> **Given problem**: Please copy down the listing below line for line, leaving the pictures out of your answer.

> **Source data**:
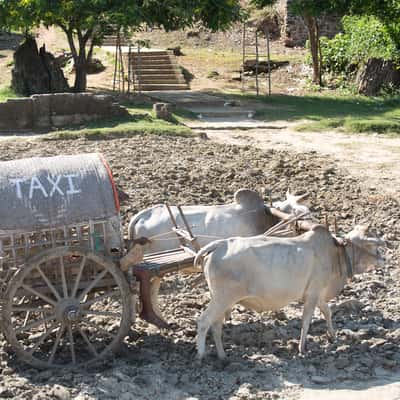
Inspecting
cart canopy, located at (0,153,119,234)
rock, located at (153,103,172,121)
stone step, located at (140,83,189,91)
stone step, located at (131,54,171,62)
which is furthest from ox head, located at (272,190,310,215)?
stone step, located at (131,54,171,62)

> **Solution**:
Inspecting
cart canopy, located at (0,153,119,234)
rock, located at (153,103,172,121)
stone step, located at (140,83,189,91)
stone step, located at (131,54,171,62)
which is furthest from ox head, located at (272,190,310,215)?
stone step, located at (131,54,171,62)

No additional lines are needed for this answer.